Hace unos días terminé la novela de Marsé. Hacía años que no leía nada suyo y este libro ha sido un grato reencuentro. Es el mismo de siempre, experimentando acaso un poco más.
Un no nacido que narra como si, no estando aún en este mundo, se lo conociera al dedillo. Nacerá de una madre represaliada que pasa de ser maestra a coser por encargo y que encuentra algo de aliento en las visitas de un policía que investiga sobre su marido desaparecido. El renacuajo tendrá un hermano en busca de su lugar, de algún universo de supervivencia, poblado de personajes reales e imaginados. Los hechos, marcadamente cotidianos pero cargados de simbolismo, hablarán a las claras de la situación, llena de abusos, represión, frustración, de la lucha que sigue a la contienda. Estamos en un país de posguerra, en el Guinardó marginal de aquella Barcelona donde la esperanza debía perseguirse un poco más allá del arroyo.
Entramos en las existencias de estos personajes lentamente, no sin dificultad, como si cada hecho se limitase a un círculo aislado del resto. Y entre todos ellos, la presencia más plácida, sumergida en su útero esférico, en una paz amniótica.

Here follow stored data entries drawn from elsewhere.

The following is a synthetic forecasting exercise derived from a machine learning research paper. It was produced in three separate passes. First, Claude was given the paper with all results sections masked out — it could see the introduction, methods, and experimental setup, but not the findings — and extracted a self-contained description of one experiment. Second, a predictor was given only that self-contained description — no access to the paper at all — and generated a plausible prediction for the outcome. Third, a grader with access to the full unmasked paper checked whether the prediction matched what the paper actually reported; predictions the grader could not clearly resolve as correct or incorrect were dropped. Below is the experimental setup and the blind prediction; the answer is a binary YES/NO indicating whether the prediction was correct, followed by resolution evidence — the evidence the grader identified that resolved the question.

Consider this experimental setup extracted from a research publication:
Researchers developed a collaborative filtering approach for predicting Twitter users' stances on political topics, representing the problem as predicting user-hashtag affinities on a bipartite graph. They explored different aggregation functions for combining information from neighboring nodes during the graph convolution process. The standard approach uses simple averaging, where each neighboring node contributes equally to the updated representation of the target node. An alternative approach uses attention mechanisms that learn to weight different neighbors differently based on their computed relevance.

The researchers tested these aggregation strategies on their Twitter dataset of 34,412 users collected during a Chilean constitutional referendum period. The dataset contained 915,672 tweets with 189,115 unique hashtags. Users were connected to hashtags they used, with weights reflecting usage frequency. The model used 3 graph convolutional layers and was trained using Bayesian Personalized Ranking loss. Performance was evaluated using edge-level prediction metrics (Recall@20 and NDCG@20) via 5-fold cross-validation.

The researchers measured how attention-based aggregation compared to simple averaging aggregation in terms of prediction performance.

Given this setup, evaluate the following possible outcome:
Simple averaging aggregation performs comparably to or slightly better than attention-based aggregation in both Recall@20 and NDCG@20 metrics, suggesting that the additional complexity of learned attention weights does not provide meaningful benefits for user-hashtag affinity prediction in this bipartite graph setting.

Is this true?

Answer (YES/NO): YES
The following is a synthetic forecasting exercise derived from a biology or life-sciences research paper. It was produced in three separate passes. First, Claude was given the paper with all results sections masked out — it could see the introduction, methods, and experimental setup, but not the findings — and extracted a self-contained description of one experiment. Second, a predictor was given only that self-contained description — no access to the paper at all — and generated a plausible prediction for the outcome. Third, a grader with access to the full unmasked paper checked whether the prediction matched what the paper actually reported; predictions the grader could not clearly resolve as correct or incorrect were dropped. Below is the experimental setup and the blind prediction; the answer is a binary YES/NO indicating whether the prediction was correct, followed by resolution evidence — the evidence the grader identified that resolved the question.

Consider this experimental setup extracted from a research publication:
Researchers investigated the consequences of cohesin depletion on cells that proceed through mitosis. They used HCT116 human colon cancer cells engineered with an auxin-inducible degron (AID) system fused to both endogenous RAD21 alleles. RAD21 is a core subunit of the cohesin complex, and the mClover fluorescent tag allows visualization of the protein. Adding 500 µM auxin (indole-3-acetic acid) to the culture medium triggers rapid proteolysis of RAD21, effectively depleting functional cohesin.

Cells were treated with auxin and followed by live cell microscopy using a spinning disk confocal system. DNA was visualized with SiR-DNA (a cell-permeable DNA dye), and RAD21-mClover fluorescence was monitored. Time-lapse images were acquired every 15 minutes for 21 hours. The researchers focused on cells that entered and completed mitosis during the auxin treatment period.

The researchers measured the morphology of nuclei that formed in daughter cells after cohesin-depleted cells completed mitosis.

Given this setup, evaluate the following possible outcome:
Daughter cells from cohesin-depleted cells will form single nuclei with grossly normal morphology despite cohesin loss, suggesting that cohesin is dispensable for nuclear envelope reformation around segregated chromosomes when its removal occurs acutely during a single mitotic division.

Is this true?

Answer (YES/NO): NO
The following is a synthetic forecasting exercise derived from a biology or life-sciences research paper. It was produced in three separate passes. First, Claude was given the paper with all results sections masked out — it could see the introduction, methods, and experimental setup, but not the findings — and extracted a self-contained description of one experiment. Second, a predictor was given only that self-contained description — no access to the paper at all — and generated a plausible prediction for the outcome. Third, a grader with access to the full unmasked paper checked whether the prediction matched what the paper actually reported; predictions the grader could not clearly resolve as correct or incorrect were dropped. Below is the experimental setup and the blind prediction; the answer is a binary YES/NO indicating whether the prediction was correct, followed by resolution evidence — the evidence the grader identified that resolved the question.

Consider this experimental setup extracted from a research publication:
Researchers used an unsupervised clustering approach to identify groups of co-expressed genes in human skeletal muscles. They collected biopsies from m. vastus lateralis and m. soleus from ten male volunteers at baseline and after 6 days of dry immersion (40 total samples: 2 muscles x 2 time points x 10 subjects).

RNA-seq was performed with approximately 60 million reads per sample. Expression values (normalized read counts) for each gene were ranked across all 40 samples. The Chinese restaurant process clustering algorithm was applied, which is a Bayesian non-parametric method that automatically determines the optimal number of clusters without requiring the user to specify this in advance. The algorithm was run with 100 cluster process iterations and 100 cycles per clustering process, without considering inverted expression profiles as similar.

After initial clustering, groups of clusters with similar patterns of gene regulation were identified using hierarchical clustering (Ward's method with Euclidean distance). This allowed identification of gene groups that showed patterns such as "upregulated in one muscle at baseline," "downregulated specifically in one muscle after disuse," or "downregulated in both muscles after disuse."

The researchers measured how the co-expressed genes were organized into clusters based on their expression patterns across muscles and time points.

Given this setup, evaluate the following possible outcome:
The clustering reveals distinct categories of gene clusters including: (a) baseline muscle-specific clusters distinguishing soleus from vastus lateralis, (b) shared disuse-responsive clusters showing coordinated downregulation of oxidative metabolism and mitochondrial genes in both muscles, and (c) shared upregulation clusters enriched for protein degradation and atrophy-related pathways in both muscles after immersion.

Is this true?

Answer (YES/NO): NO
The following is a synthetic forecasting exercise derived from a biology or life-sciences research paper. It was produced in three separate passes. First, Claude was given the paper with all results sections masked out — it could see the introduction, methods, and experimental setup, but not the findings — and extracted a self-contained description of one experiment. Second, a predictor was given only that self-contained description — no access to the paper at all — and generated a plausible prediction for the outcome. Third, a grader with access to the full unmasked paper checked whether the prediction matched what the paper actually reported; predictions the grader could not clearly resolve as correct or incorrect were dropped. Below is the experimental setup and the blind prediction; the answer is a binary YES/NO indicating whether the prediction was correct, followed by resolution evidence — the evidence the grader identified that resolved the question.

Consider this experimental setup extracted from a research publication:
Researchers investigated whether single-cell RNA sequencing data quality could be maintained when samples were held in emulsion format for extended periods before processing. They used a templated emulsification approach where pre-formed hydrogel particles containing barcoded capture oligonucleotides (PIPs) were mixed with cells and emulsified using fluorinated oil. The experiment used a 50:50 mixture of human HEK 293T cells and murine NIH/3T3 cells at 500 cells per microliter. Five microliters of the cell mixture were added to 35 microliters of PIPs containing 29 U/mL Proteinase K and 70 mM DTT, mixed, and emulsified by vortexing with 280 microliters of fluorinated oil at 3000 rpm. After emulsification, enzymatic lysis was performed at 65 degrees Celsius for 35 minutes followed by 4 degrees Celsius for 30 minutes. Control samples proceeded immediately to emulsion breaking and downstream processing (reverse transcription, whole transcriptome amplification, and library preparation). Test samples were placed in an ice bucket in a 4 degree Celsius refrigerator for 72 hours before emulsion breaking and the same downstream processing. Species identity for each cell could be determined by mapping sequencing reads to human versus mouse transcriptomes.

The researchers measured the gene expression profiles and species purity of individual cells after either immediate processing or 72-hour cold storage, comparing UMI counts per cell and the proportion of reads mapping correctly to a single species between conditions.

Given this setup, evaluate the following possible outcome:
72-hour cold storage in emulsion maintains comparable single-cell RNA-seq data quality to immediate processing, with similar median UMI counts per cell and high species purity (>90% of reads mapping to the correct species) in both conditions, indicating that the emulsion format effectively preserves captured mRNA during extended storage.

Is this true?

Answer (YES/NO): YES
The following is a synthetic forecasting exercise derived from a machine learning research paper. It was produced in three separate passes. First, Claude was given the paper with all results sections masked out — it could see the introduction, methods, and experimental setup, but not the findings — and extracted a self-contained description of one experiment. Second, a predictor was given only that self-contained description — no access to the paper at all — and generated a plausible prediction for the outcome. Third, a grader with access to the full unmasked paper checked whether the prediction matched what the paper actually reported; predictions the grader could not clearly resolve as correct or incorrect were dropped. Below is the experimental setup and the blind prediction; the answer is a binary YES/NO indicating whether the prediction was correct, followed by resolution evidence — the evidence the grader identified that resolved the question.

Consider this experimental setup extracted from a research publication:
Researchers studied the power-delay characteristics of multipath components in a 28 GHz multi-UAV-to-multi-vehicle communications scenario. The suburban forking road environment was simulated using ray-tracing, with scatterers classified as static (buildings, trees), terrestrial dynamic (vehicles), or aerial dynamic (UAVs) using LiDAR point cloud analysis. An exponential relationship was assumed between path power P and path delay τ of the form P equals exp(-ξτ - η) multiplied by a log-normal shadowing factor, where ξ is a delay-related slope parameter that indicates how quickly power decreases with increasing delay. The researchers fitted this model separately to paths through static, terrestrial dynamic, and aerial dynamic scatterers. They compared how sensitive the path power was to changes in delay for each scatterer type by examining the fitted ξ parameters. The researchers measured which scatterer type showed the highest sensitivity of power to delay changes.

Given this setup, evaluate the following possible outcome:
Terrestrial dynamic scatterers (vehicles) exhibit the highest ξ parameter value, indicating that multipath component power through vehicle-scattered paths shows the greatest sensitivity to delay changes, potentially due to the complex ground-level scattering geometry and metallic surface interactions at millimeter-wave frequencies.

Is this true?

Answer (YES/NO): NO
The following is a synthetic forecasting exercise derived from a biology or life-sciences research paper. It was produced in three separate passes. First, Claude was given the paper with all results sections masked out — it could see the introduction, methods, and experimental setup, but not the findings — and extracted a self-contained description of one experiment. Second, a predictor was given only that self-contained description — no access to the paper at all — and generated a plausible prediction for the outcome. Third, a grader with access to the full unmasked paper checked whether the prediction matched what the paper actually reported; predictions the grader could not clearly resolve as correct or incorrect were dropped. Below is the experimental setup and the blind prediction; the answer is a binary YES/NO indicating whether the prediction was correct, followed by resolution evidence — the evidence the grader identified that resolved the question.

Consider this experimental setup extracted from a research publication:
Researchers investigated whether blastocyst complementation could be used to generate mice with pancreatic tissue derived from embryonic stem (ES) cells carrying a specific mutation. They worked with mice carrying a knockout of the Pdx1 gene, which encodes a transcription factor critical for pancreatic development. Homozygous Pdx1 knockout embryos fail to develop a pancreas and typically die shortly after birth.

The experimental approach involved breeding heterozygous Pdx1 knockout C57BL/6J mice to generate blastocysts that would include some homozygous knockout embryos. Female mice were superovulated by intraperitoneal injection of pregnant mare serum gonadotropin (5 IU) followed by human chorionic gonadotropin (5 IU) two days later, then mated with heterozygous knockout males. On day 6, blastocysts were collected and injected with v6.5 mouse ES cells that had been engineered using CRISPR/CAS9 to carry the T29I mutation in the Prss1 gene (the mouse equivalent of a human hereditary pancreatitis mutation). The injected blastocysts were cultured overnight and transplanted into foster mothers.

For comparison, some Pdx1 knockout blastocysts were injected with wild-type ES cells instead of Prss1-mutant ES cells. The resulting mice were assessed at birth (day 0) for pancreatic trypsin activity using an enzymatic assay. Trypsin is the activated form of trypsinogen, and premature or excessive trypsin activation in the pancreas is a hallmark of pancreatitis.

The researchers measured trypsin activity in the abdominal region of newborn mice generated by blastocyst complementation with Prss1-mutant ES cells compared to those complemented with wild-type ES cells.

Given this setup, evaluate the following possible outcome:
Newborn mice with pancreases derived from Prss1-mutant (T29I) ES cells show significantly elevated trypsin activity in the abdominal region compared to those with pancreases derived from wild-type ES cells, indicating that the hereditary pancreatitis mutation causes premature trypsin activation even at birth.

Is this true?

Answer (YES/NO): YES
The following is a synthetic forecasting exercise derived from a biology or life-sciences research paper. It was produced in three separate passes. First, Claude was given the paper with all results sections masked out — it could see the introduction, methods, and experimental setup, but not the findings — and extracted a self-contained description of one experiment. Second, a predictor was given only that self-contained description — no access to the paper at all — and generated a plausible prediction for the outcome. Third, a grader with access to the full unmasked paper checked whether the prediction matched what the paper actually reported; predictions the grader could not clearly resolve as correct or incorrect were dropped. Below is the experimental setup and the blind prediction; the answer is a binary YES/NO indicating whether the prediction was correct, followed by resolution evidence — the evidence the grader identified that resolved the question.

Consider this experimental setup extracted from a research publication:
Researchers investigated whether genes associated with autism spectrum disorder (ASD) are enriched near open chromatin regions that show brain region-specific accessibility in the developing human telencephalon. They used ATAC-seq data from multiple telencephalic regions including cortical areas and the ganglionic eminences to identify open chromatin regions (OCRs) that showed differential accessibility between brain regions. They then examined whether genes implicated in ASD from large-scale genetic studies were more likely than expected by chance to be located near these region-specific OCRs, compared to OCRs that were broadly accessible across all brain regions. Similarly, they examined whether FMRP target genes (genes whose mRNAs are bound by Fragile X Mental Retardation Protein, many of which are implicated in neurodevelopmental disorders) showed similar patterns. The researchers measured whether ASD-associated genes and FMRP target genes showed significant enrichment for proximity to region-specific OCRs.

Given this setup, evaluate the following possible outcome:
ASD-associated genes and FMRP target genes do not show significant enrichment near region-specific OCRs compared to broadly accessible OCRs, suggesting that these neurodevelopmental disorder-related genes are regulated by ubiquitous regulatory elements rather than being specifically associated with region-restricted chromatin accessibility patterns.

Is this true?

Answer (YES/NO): NO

Asistimos a la viveza de los acontecimientos, a su sencillez y lucidez, encontradas y confundidas a veces con la imaginación. También damos de morros contra la condena final de unos supervivientes sin oportunidades. La guerra dejó sólo víctimas, encarnadas en personajes cargados de matices abiertos a interpretaciones.
Final redondo para estos rabos palpitantes que se revuelven como látigos de la crudeza, fustas para los sueños de difícil realización.